Labelling quartiles in the Boxplot using R

389 views Asked by At

I was plotting the Boxplot and labelling it with quartiles and min-max values. It worked fine for a few columns; however, for some columns, the stats value was not exactly matching with the boxplot stats.

For example, the summary command was giving a median value of 2320, whereas boxplot.stats were giving the value 2319.5.

I was using Statlog (German Credit Data) Data Set for credit risk scoring.

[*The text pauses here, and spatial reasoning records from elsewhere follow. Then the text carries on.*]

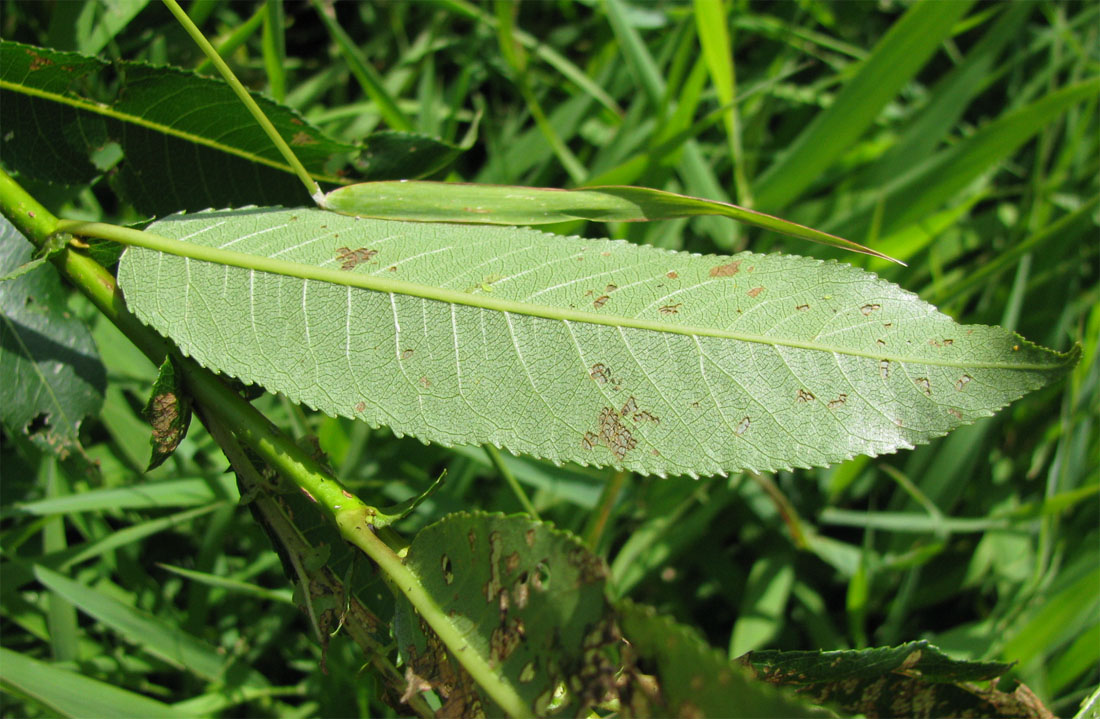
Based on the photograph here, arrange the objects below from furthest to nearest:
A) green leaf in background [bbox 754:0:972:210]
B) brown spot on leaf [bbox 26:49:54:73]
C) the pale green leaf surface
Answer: green leaf in background [bbox 754:0:972:210], the pale green leaf surface, brown spot on leaf [bbox 26:49:54:73]

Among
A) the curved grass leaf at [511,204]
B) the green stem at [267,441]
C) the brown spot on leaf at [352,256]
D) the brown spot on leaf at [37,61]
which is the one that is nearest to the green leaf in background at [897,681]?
the green stem at [267,441]

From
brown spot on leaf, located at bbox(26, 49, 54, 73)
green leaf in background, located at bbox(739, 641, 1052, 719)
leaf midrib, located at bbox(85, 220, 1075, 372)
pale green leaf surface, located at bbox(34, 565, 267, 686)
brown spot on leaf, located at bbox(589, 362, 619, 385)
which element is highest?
brown spot on leaf, located at bbox(26, 49, 54, 73)

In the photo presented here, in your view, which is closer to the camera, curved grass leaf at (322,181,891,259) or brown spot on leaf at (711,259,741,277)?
brown spot on leaf at (711,259,741,277)

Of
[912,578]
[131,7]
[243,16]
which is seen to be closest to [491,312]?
[131,7]

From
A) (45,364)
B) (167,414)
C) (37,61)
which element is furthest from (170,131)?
(167,414)

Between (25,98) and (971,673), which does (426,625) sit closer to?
(971,673)

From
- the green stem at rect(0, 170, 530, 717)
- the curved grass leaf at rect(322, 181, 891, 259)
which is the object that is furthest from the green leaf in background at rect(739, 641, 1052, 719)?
the curved grass leaf at rect(322, 181, 891, 259)

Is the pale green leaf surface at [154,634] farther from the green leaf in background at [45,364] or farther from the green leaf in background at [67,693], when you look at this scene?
the green leaf in background at [45,364]

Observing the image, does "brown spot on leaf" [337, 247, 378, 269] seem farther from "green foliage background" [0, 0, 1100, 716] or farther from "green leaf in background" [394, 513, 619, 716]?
"green foliage background" [0, 0, 1100, 716]
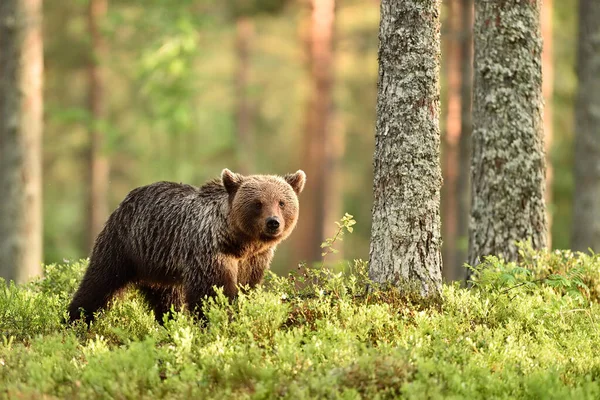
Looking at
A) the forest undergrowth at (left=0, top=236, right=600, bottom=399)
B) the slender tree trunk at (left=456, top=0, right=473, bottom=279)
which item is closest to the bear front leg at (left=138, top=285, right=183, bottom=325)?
the forest undergrowth at (left=0, top=236, right=600, bottom=399)

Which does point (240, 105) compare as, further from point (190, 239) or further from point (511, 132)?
point (190, 239)

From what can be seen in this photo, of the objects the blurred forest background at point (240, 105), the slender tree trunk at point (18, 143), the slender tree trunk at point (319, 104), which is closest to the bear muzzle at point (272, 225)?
the slender tree trunk at point (18, 143)

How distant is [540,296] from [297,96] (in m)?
26.4

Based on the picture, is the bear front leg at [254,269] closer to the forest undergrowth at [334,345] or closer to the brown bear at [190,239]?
the brown bear at [190,239]

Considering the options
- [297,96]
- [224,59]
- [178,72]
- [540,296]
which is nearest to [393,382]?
[540,296]

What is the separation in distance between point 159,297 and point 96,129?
1402 centimetres

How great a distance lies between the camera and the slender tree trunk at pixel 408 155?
7.44 meters

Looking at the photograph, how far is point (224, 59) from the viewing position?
117 feet

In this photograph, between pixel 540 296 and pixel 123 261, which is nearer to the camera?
pixel 540 296

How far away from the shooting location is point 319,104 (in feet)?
70.4

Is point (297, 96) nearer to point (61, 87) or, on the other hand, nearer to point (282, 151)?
point (282, 151)

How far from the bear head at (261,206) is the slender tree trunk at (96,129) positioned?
14162mm

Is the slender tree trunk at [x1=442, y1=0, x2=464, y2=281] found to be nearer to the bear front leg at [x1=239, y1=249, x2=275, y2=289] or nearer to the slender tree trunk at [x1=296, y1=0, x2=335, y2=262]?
the slender tree trunk at [x1=296, y1=0, x2=335, y2=262]

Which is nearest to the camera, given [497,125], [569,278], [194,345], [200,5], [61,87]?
[194,345]
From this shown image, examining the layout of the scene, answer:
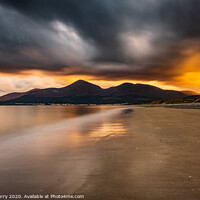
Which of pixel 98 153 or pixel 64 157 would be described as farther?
pixel 98 153

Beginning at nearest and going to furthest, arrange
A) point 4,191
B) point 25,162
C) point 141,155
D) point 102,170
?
point 4,191
point 102,170
point 25,162
point 141,155

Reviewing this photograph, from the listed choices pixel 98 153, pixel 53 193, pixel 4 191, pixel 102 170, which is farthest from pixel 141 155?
Answer: pixel 4 191

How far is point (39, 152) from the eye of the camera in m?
9.95

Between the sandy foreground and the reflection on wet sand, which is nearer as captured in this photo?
the sandy foreground

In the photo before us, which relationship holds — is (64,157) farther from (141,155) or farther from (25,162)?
(141,155)

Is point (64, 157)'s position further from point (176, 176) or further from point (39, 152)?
point (176, 176)

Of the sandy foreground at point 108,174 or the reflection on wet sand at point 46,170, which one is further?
the reflection on wet sand at point 46,170

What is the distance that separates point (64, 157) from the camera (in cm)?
880

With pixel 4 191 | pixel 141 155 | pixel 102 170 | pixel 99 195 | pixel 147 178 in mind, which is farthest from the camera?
pixel 141 155

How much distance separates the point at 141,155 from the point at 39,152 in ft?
16.3

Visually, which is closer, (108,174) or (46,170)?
(108,174)

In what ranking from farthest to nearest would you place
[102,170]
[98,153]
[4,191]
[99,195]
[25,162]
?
[98,153], [25,162], [102,170], [4,191], [99,195]

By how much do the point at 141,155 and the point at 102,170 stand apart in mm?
2671

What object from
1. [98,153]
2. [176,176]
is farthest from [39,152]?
[176,176]
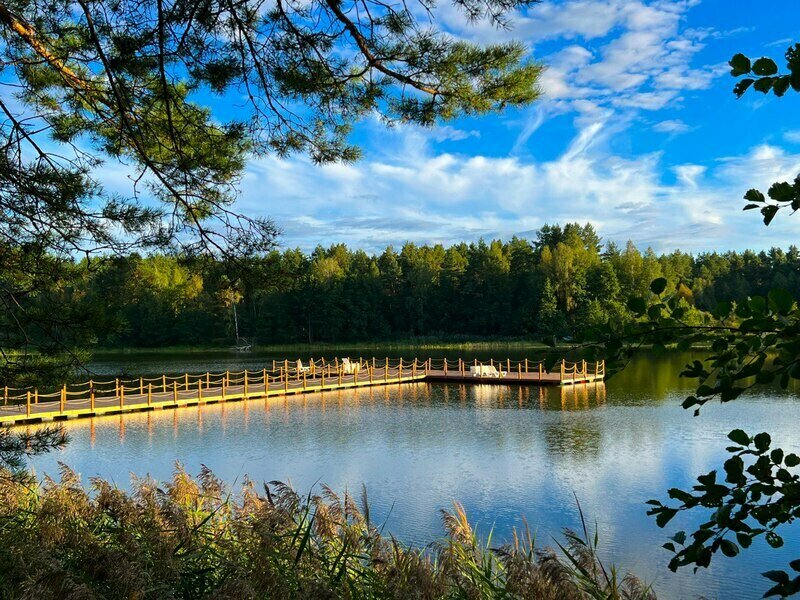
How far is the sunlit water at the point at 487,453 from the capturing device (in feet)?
24.9

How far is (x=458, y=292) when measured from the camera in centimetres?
5488

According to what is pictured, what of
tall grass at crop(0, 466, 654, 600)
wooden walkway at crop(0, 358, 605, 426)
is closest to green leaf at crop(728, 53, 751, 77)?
tall grass at crop(0, 466, 654, 600)

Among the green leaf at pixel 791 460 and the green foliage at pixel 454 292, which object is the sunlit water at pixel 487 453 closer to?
the green leaf at pixel 791 460

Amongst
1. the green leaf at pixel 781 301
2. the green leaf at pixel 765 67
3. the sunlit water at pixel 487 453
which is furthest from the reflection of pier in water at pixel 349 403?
the green leaf at pixel 765 67

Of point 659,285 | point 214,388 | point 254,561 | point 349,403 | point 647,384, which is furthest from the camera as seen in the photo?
point 647,384

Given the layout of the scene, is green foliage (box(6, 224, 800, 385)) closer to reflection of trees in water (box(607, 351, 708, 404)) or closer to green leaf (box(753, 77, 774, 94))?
reflection of trees in water (box(607, 351, 708, 404))

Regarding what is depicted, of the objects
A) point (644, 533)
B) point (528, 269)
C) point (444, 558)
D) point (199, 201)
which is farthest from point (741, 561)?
point (528, 269)

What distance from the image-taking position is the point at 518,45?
4.17m

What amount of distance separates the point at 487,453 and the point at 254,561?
350 inches

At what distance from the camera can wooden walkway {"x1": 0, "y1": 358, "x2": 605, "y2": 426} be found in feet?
49.4

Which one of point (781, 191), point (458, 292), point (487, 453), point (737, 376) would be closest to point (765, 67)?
point (781, 191)

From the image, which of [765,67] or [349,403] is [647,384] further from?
[765,67]

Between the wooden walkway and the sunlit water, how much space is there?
676 mm

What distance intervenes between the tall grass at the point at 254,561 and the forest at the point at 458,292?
41.6 m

Dataset link: https://archive.ics.uci.edu/ml/datasets/statlog+(german+credit+data)

1

There are 1 answers

0
dcarlson On

Different functions can format values differently. The printed value is based on the value set in options("digits") which is often about 7 significant digits (not decimal places) but rarely the exact value. In addition to the system setting, the function can set a different value for displaying numbers. The only way to see the entire value as it is stored internally is to use dput():

set.seed(42)
x <- runif(25)
summary(x)
#    Min. 1st Qu.  Median    Mean 3rd Qu.    Max. 
# 0.08244 0.45774 0.65699 0.61295 0.91481 0.98889 
dput(summary(x))
# structure(c(Min. = 0.0824375580996275, `1st Qu.` = 0.45774177624844, 
# Median = 0.656992290401831, Mean = 0.612946688365191, `3rd Qu.` = 0.914806043496355, 
# Max. = 0.988891728920862), class = c("summaryDefault", "table"))
boxplot.stats(x)
# $stats
# [1] 0.08243756 0.45774178 0.65699229 0.91480604 0.98889173
# 
# $n
# [1] 25
# 
# $conf
# [1] 0.5125600 0.8014246
# 
# $out
# numeric(0)
# 
dput(boxplot.stats(x))
# list(stats = c(0.0824375580996275, 0.45774177624844, 0.656992290401831, 
# 0.914806043496355, 0.988891728920862), n = 25L, conf = c(0.51255998195149, 
# 0.801424598852172), out = numeric(0))

Notice that both functions compute the same value for the median, but boxplot.stats prints out more decimal places. Another factor for quantiles other than the median is that there are different ways of computing them. The quantile function offers 9 different methods (see ?quantile).